Je rêve de l'amour que l'on perd.
Des regards. Des souffles conjugués dans lesquels on pouvait se réfugier tout entiers. Des déferlantes qui se fracassaient à l'intérieur, sur les rebords élastiques de nos cages thoraciques. La pression papillonnante qui poussait, poussait, jusqu'à ce qu'on veuille s'ouvrir en fleurs humaines, s'entre-déchirer pour que ça puisse voir la lumière. Libérer. Déverser. S'épandre sur le monde et sur l'autre, à l'inconditionnel, en torrents palpitants.
Les hommes aiment le son de leur propre voix. Les hommes de dieu plus que tous les autres, et il y a aussi que le troupeau est suffisamment niais pour trouver ces échos impressionnants.
Je ne suis qu'un conglomérat de matière. Un tas d'atomes à qui l'on a appris à gesticuler en direction d'un univers sourd et aveugle. Un amalgame de viande qui n'est là que pour un temps, une chose avortée qui parvient à peine à se souvenir des rêves qu'il aurait voulu devenir.
On ne creuse pas le passé sans y trouver des échardes et de la souffrance. On ne retourne rien qui ne sache planter ses dents dans la chair du présent et lui parler d'ampoules et de sueur et de sang.

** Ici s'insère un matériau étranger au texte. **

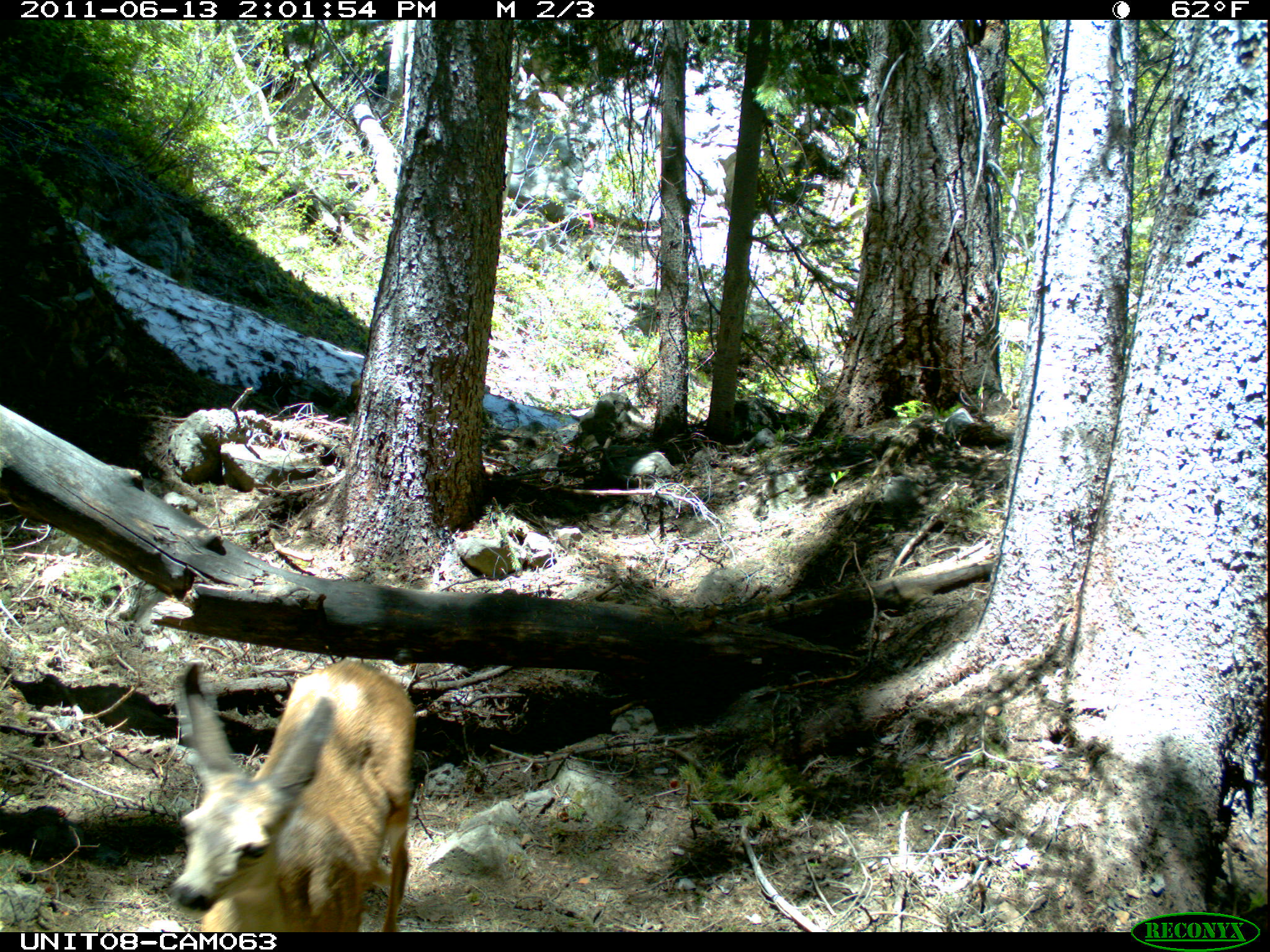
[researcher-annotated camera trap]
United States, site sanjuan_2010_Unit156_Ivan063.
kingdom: Animalia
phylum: Chordata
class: Mammalia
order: Artiodactyla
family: Cervidae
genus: Odocoileus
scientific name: Odocoileus hemionus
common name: mule deer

Les champs étincellent sous le rayonnement bienveillant. Les araignées ont tissé leurs toiles par-dessus ces cratères que les vaches ont creusés. Il y en a des centaines. Des voiles délicats qui capturent la rosée en joyaux éclatants, les emprisonnent pour les offrir au ciel. Des fragments. Des échos étoilés.
Le clapotis discret de la rivière s'éparpille avec douceur, raconte des histoires d'eau entre les galets et les racines. C'est une nuit à merveilles, ce soir. Une nuit à fées.
Comme l'homme aime courber ce qu'il peut, je me dis tout bas.
Même usé et chancelant, même quand il n'a plus de dents pour mâcher, plus de force pour saisir ou bander, et que son sang pourrit dans ses veines grasses, toujours il voudra soumettre, ordonner et faire sens.
L'illusion de la puissance doit être maintenue jusqu'au bout.
Il y a la caresse des gouttes. Elles se logent dans les lambeaux de chemise, s'infiltrent et coulent, fraîches et amicales sur ma nuque brûlée. Les cieux tonnent et la pluie murmure. Des promesses.
Je soupçonnais le bonheur d'être un état, un état transitoire qui n'admettait jamais d'être saisi, seulement d'être vécu. Par brèves étincelles.
Quand ils ont mis au jour les tumulus gaulois, figés par des siècles de déliquescence, j’avais aidé. J’ai commis près d’ici mon ultime profanation. J’espérais qu’il y en aurait d’autres. La pioche et moi, nous avions creusé. Avec avidité, nous avions exposé les débris des morts, fouillé la terre comme on fouille une amante. À grands coups, lorsqu’il n’y avait plus rien à blesser, mais délicatement, surtout. Par effleurements spasmodiques. Je m’étais rendu complice des ouvrages, comme je l’avais toujours fait, sans savoir que ce serait la dernière fois.